A patient who is going to receive cataract surgery usually receives local anesthesia first. Often the patient remains awake for the duration of the surgery. Usually, the patient can go home the very same day. At first, vision may be blurry as the eye heals. Your doctor will indicate when it is safe to drive.
After the surgery it is important to follow your doctor's recommendations. You may be asked to wear a patch for short period of time, or to put eye drops into your eye. Side effects from cataract surgery are rare, but they do sometimes happen. Side effects can include initial blurriness of vision, infection, bleeding, inflammation, loss of vision, double vision, or eye pressure. If you experience any of these problems, contact your doctor immediately.
You can prepare for cataract surgery by taking the following steps:
- Discuss your condition thoroughly with your doctor. If you have previously had problems with anesthesia, make sure that your doctor is aware of them. Ask any questions you may have.

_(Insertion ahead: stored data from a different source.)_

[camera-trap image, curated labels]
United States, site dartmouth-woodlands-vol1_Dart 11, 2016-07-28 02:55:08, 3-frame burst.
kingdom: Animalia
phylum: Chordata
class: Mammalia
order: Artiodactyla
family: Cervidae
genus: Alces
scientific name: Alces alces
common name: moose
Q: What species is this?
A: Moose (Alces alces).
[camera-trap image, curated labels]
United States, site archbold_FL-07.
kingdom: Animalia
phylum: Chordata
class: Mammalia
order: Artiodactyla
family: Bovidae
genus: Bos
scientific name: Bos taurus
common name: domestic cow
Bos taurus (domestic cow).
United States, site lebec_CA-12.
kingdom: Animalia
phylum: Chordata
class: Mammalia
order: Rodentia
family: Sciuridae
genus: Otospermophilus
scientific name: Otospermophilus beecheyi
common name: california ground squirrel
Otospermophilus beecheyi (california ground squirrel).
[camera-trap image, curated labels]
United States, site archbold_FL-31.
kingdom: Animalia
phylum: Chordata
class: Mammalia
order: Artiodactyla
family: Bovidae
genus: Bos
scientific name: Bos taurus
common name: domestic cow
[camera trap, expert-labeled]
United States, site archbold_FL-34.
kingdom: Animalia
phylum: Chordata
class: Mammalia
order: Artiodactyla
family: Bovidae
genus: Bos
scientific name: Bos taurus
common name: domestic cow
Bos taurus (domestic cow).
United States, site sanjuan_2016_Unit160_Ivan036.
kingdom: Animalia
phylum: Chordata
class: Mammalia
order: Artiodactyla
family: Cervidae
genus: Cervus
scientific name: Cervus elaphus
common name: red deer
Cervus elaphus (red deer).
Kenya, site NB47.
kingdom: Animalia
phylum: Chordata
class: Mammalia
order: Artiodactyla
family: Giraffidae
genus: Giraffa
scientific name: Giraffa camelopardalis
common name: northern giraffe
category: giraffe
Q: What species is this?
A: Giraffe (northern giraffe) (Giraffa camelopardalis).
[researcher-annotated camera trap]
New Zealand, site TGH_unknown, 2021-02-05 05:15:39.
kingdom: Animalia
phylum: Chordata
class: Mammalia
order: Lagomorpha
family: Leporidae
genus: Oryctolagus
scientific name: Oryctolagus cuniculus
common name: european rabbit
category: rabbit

- If you have not recently had a complete physical, it is a good idea to have one before having any type of surgery. This will help your doctor make sure that there are no additional underlying conditions that may interfere with the procedure.
- Be prepared to have someone drive you home from the surgery. It is more than likely that your vision will be blurry for a few days after the surgery. You will need to wait for your doctor's okay to resume driving. If you buy your own groceries, you may want to make sure that you have adequate supplies to last a few days before the surgery begins.
- If you are working, you will need to ask your employer for a few days of sick time until your doctor clears you for driving. (Do not attempt to drive until your doctor says that it is safe.)
- Make sure that financial arrangements are take care of ahead of time. You may need to contact your insurance provider to find out if there is a deductible and to determine whether or not their authorization for the procedure is required.